Could you return the Ian Berry article below word for word, from its opening line to its last?

> [TEXT SHOWN]:
BEGIN

Ian Berry HonFRPS shares memories of three UK images from a remarkable career covering worldwide events

It is tricky to pin down Ian Berry HonFRPS, the longest-serving member of Magnum.

So thinks John Cogan, author of the book Ian Berry: The Quiet Man of Magnum, a visual tribute to the photographer who at 90 sees his work as far from done.

“Ian Berry dislikes labels and categories,” writes Cogan of his friend and fellow RPS member. “He is not a war photographer, but has photographed war. He is not a specialist portrait photographer, but has photographed some of the most influential people of their day.

“Ian is not a specialist travel photographer, though he has travelled to many countries and his work has graced some of the most influential travel magazines such as Conde Nast Traveller and Geo. Could we say Ian is a photojournalist? Well, he’s a journalist and has photographed just about everything.”

Born in Lancashire in 1934, Berry made his reputation in South Africa working for the Daily Mail and later Drum magazine. He was the sole photographer to document the massacre at Sharpeville in 1960 and his images were used during the trial to prove the victims’ innocence.

Two years later, he was invited by Henri Cartier-Bresson to join Magnum Photos, becoming a full member in 1967.

Moving to London and becoming a photographer for the Observer Magazine, he travelled the globe following – and sometimes setting – the news agenda. He has covered conflicts in Vietnam, Israel and Congo; famine in Ethiopia; and the Troubles in Northern Ireland; as well as charting political and social change in the former USSR and China.

END

> [EXERCISE DATA]:
BEGIN

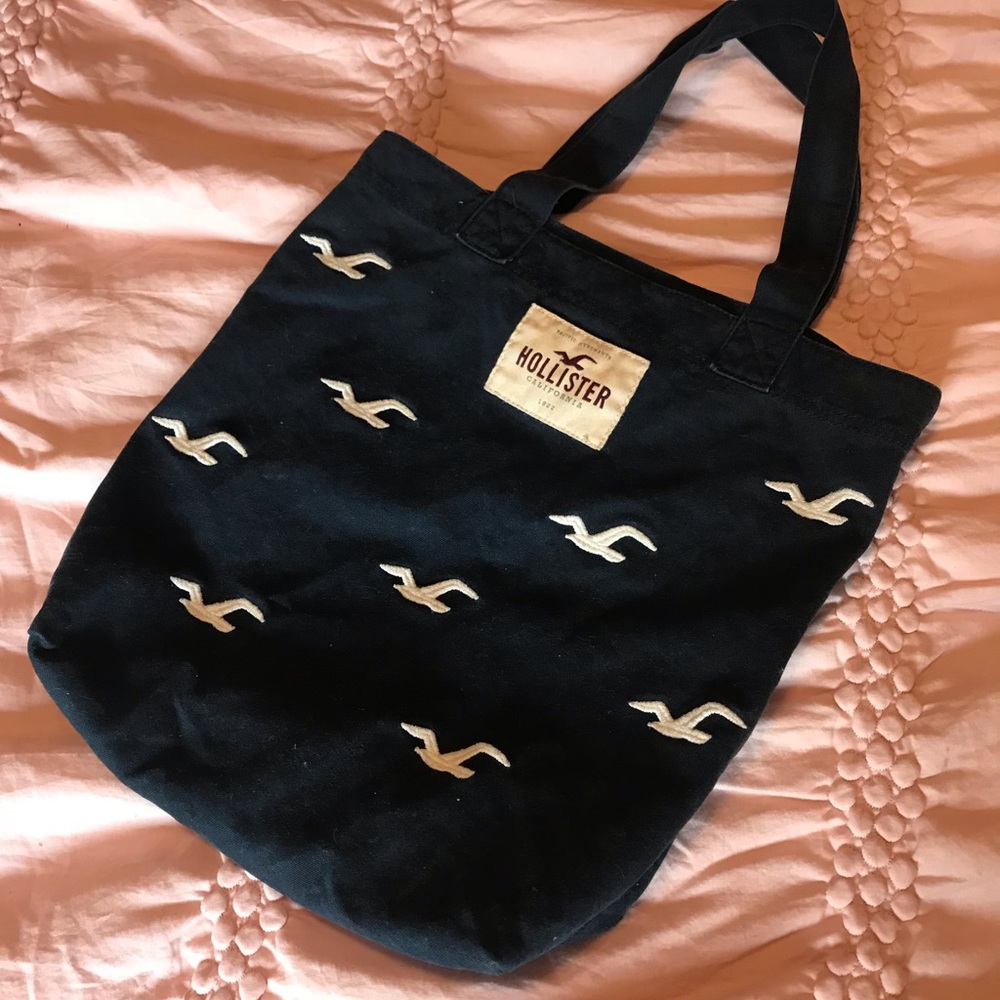 Hollister Tote Bag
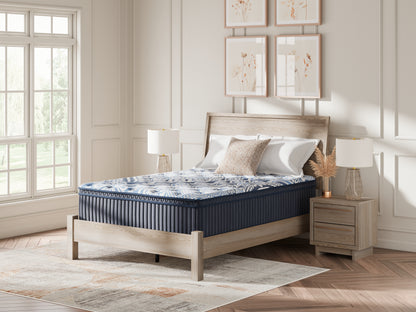 Lakeland Furniture Outlet - Ashley Furniture - Plush Luxe 2.0 Mattresses - King / Blue - M49741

END

> [SOLUTION FOR THIS EXERCISE]:
Ian Berry HonFRPS shares memories of three UK images from a remarkable career covering worldwide events

It is tricky to pin down Ian Berry HonFRPS, the longest-serving member of Magnum.

So thinks John Cogan, author of the book Ian Berry: The Quiet Man of Magnum, a visual tribute to the photographer who at 90 sees his work as far from done.

“Ian Berry dislikes labels and categories,” writes Cogan of his friend and fellow RPS member. “He is not a war photographer, but has photographed war. He is not a specialist portrait photographer, but has photographed some of the most influential people of their day.

“Ian is not a specialist travel photographer, though he has travelled to many countries and his work has graced some of the most influential travel magazines such as Conde Nast Traveller and Geo. Could we say Ian is a photojournalist? Well, he’s a journalist and has photographed just about everything.”

Born in Lancashire in 1934, Berry made his reputation in South Africa working for the Daily Mail and later Drum magazine. He was the sole photographer to document the massacre at Sharpeville in 1960 and his images were used during the trial to prove the victims’ innocence.

Two years later, he was invited by Henri Cartier-Bresson to join Magnum Photos, becoming a full member in 1967.

Moving to London and becoming a photographer for the Observer Magazine, he travelled the globe following – and sometimes setting – the news agenda. He has covered conflicts in Vietnam, Israel and Congo; famine in Ethiopia; and the Troubles in Northern Ireland; as well as charting political and social change in the former USSR and China.